But I hear her long before Mack spots her.
“Oh my god! Oh my goodness!” she shrieks, nagging Ben already to get his phone out and take a picture.
Mack groans from behind me once he reads the situation.
Even Lucy chimes in with her own disappointment this ride’s coming to an end.
She breaks wind so loud and long that Mack trots up next to us to get out of its range. Both of us laughing despite everything and Lucy whinnying now she’s said what she thinks about it all.
“Looks like she’s all packed,” Mack observes, giving me a worried look.
It’s the first and only time I’ve seen him look like he isn’t in command of something.
“I’ll go talk to her, see what’s going on,” I tell him.
But mom and Ben are trotting up to greet us faster than we’re taking our time to get there.
“What did you do?” she shrieks louder, aiming her big mouth at Mack. “What did you do to my baby girl!?”
My neck swivels to see his expression shift. His mouth half open, as if he’s about to say something.
“What did you do to get her back on a horse of all things? Oh my god, thank you! Tina, look at you!” she gushes.
Looking proud of me for once, but she also seems… different.
Like, not so uptight.
Noticing the way her new man Ben looks at her, it doesn’t take much to realize that obviously mom got what she needed so badly from Ben last night.
It might work in my favor if she’s so relaxed. She’ll take the news better….
I’m proud of myself, and of Lucy for putting up with me. Getting back riding makes me feel like I wasted a lot of years telling myself I couldn’t do it ever again.
When all I really needed was a little nudge from the right friends.
Mom’s attitude towards Mack seems to have softened too, and she thanks him again for helping me ride again.
“You’ve no idea how much I’ve wanted to see her riding again,” she says a few times, but giving me a strained look.
The ‘this is nice, but we have to go’ look.
“Oh, Tina’s quite the rider,” Mack drawls. Shooting me a micro smile and winking, making me flush.
“Why are the bags packed, Mom? You don’t have to go until…,” I start to ask her.
Looking for my opening to tell her I need to talk to her. Alone. And like right now.
But as I let myself off Lucy, expecting Mack to do the same, the shrill but firm tone of old Mrs. Corbett seems to fill the whole valley as she comes rushing out from inside.
Holding her apron and long skirt up with balled fists, showing the old style lace up boots she has on as she marches over to us.
Mom stands with her mouth hanging open.
Ben looks at his feet.
My eyes shift to Mack, and his eyes are narrowed with a stern brow. His whole body tense and ready, as if he somehow knows what she’s about to say.
“It’s the Wilson’s Mare!” she cries out with emotion.
“She’s in breech and the vet’s two hours away. If ye had yer bloody radio on, I’d have told ye sooner!” she scolds Mack.
But he doesn’t pay any mind to being told off by her.
With a growl of annoyance, his steely gaze has my full attention.
“I have to go…but I’ll be back. Don’t go until I get back,” he commands me.

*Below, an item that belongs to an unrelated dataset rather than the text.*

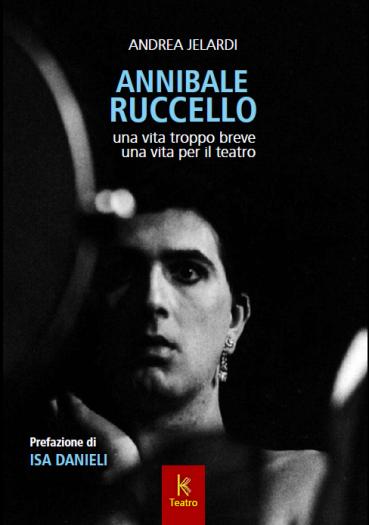 Ruccello_copertin_a_libro_foto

Instantly whipping Ruby into action with a single nudge of his heel, the huge mare keen to obey and sensing the urgency, she bolts off at speed.
“C’mon, girl, fast as you can!”
It all happens so fast, almost as if the world’s running at too many frames a second.
And as heroic as it all looks and sounds, I can’t help feeling like I might never see Mack again.
He’s promised himself to me, but it’s clear a man so great and so large, he has more than just me wanting him. And for a dozen different reasons.
Mrs. Corbett sighs bitterly, but her mood shifts to relief as she watches Mack ride like the wind up a narrow track.
“He’ll know what to do,” the old woman murmurs knowingly. “And he’ll get there a lot sooner than that vet!”
Lucy snorts and stamps, calmer by degrees when Mrs. C takes her reins from me.
“I’ll get Lucy seen to,” she says crisply. “You’ll miss your flight,” she adds, crimping her mouth.
Studying me intently once I feel the tears welling up.
“But Mack said,” I croak.
“Honey, she’s right,” my mom clips, eyeing her watch and rolling her eyes.
“There was no way of letting you know, but the airline bumped our flight forward a few hours. We got to go,” she says with rising urgency, sounding more like the old mom now.
Making me think Ben might have his work cut out for himself after all.